*DIRECTIVES*
A. Answer these questions from the forum thread on dealing with spiders:
(i) Which two spider owners did Marko van der Puil contact about the problem?
(ii) What name did he suggest for the centralized database of spiders?
(iii) Whose requests did Bill Moseley say failed to convert HTML entities in HREFs?
B. From the forum thread on dealing with spiders, extract the passage starting with "Marko van der" and going on through "also a problem.".
C. Continue the forum thread on dealing with spiders, starting after its last sentence.

Re: Dealing with spiders

Posted by Jimi Thompson <jt...@link.com>.
I vote for that!  Make my life about 5000 times simpler :)

Marko van der Puil wrote:

> Hi,
>
> I had the same thing, sometimes the spiders are programmed VERY sloppy. I had a
> site that responed to ANY request made to its location. The mayoraty of spiders
> does not understand about single and double qoutes or if you leave quotes out of
> your HREF's at all. also I understand that absolute href="/bla" and relative
> href="../bla" are also a problem.
>
> Those spiders would simply start getting urls like GET
> /foo/file=1243/date=12-30-2000/name=foobar'/foo/file=1243/date=12-30-2000/name=foobar
>
> or
> GET ../bla'
> or
> GET ../bla/'../bla'../bla'
> aso...
>
> then that page would generate a page with a load of faulty links that would also
> be followed.
> alle HREF got built on the basis of the data that were in the requested URL.
>
> Then other spiders got those faulty links from eachother and soon I got more
> traffic from spiders trying to index faulty links than from regular visitors. :)
>
> What I did was to check the input for a particular url and see if it was correct.
> (should have done that in the first place.) Then I 404red the bastards.... I am
> now redirecting them to the main page, which looks nicer on yer logs too. Plus
> the spider might be tempted to spider yer page regularly. (most spiders drop
> redirects.) You could also just return a plaintext OK. lots of nice 200's in yer
> stats...
> Another solution I have seen is returning a doorway page to your site.
> (Searchengine SPAM!) Thats hittingthem back where it hurts. :)
>
> I've made remarks about this to the owners of those spiders (excite/altavista)
> but I have had no satisfactory responses from them.
>
> What we could do as a community is create spiderlawenforcement.org, a centralized
> database where we keep track of spiders and how they index our sites. We could
> build a database of spiders indexed by Agent tag, those following robots.txt and
> those explicitly exploiting that, or blacklist some by IP if they keep breaking
> the rules. Lots of developers could use this database to block those nasty sons
> of.... er well, sons of spiders I suppose. All opensourced of course, and the
> data available for free, some perl modules to approach the db. Send an email to
> the administrator of the spider everytime a spider tries a bad link on a member
> site, and watch how fast thell fix the bl**dy things!
>
> Let me know if any of you are interrested in such a thing.
>
> Bill Moseley wrote:
>
> > This is slightly OT, but any solution I use will be mod_perl, of course.
> >
> > I'm wondering how people deal with spiders.  I don't mind being spidered as
> > long as it's a well behaved spider and follows robots.txt.  And at this
> > point I'm not concerned with the load spiders put on the server (and I know
> > there are modules for dealing with load issues).
> >
> > But it's amazing how many are just lame in that they take perfectly good
> > HREF tags and mess them up in the request.  For example, every day I see
> > many requests from Novell's BorderManager where they forgot to convert HTML
> > entities in HREFs before making the request.

*SOURCE EXCERPT*
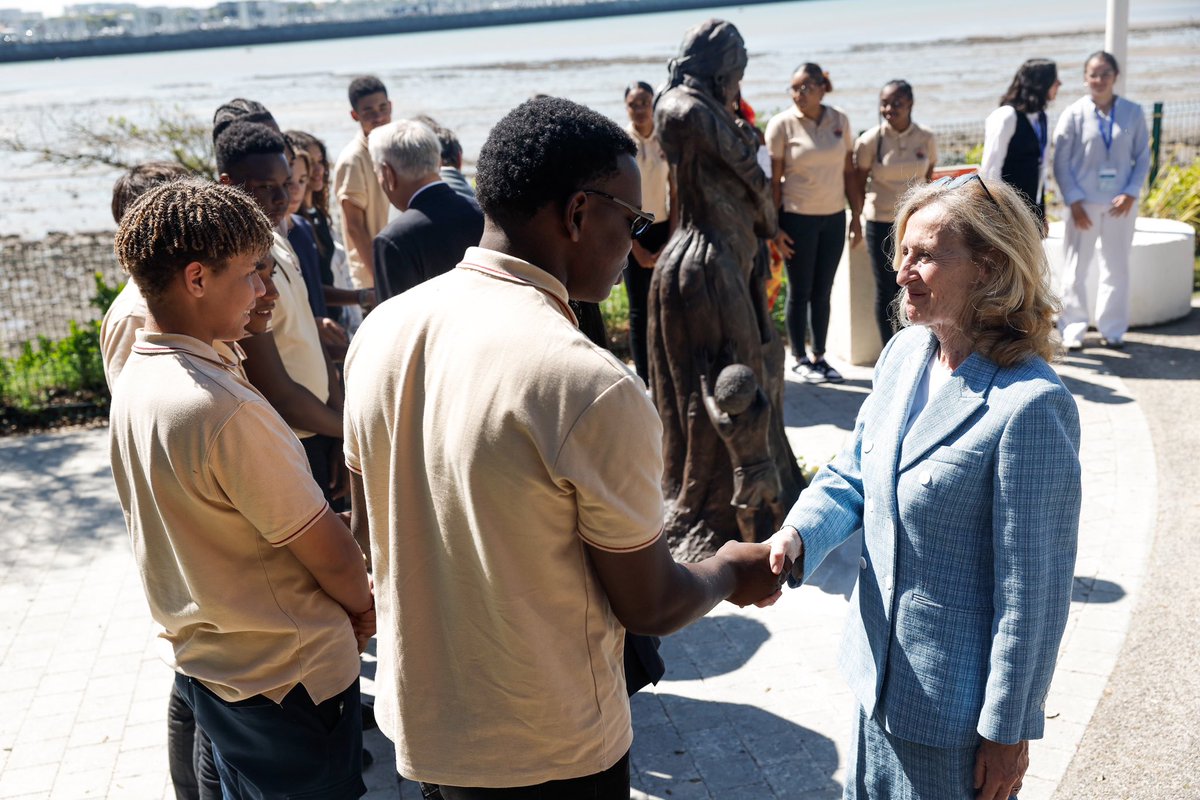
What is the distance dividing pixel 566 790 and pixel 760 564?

*REPLIES*
A.
(i) Excite and AltaVista.
(ii) spiderlawenforcement.org.
(iii) Novell's BorderManager.

B.
Marko van der Puil wrote:

> Hi,
>
> I had the same thing, sometimes the spiders are programmed VERY sloppy. I had a
> site that responed to ANY request made to its location. The mayoraty of spiders
> does not understand about single and double qoutes or if you leave quotes out of
> your HREF's at all. also I understand that absolute href="/bla" and relative
> href="../bla" are also a problem.

C.
> >
> > Here's another example:
> >
> > 64.3.57.99 - "-" [04/Nov/2000:04:36:22 -0800] "GET /../../../ HTTP/1.0" 400
> > 265 "-" "Microsoft Internet Explorer/4.40.426 (Windows 95)" 5740
> >
> > In the last day that IP has requested about 10,000 documents.  Over half
> > were 404 requests where some 404s were non-converted entities from HREFs,
> > but most were just for documents that do not and have never existed on this
> > site.  Almost 1000 request were 400s (Bad Request like the example above).
> > And I'd guess that's not really the correct user agent, either....
> >
> > In general, what I'm interested in stopping are the thousands of requests
> > for documents that just don't exist on the site.  And to simply block the
> > lame ones, since they are, well, lame.
> >
> > Anyway, what do you do with spiders like this, if anything?  Is it even an
> > issue that you deal with?
> >
> > Do you use any automated methods to detect spiders, and perhaps block the
> > lame ones?  I wouldn't want to track every IP, but seems like I could do
> > well just looking at IPs that have a high proportion of 404s to 200 and
> > 304s and have been requesting over a long period of time, or very frequently.
> >
> > The reason I'm asking is that I was asked about all the 404s in the web
> > usage reports.  I know I could post-process the logs before running the web
> > reports, but it would be much more fun to use mod_perl to catch and block
> > them on the fly.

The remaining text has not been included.